Nessa época, uma menina que se alfabetizasse e terminasse a quarta série, rica ou pobre, já estava pronta para casar. Como não havia controle de natalidade, ter uma boca a menos para alimentar era uma tentação muito grande para os pais e por isso os casamentos eram arranjados sem muitas consultas aos noivos. Com não pouca ansiedade, minha avó esperava ter sua mão pedida por um rapaz pelo qual ela se apaixonara profundamente. O nome dele? Eugênio... Segundo minha avó, Eugênio, que era branquinho e bem nascido no sentido grego do termo, também se apaixonara por ela. O único problema que impedia a realização do casamento era a mãe do Eugênio, que se desdobrou em quatro para afastar Eugênio da minha avó até finalmente convencê-lo a se casar com outra moça, uma qualquer que fosse mais branquinha e bem nascida. Isso de fato aconteceu. Minha avó descobriu o noivado e ficou arrasada, claro.
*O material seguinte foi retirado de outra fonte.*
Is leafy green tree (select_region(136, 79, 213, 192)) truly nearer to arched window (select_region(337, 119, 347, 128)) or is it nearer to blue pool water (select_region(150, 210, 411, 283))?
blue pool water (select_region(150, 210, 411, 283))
Meses depois ela foi casada com meu avô, e entre os dois sempre existiu muito respeito e nenhum amor. Meu avô não viveu muito (desenvolveu um câncer no estômago) e minha avó nunca mais se interessou por outro homem (trabalhando o tempo todo para sustentar seus cinco filhos, ela mal tinha tempo pra isso...).
Após décadas de viuvez pacata e resignada, minha avó, já idosa, recebeu uma visita inesperada. Era o Eugênio. Minha avó tem o hábito de ler o obituário da cidade todos os dias (como ela diz: “toda semana tem alguém que eu conheço que é premiado!”). Alguns meses antes ela soubera do falecimento da esposa branquinha do Eugênio. O Eugênio apareceu todo atencioso e pimpão, vestido com um terno muito elegante, os poucos cabelos penteados com esmero para trás. Em uma das mãos o Eugênio tinha uma única rosa. Ele ofertou essa rosa à minha avó e, enquanto mantinha o braço esticado com a rosa presa pelos dedos, pediu sua mão em casamento.
Minha avó desconfiou que ele só queria uma nova esposa para lavar as cuecas dele e de pronto recusou o pedido. Secamente. Entre os dois, o portão gradeado que não foi aberto. Voltou-lhe as costas e fez menção de deixa-lo falando sozinho quando algo estalou em sua mente. Veio-lhe à memória o vexame da adolescência. Então, voltou-se e perguntou:
"- Por que você veio me pedir em casamento? Eu não sou escura demais pra você?"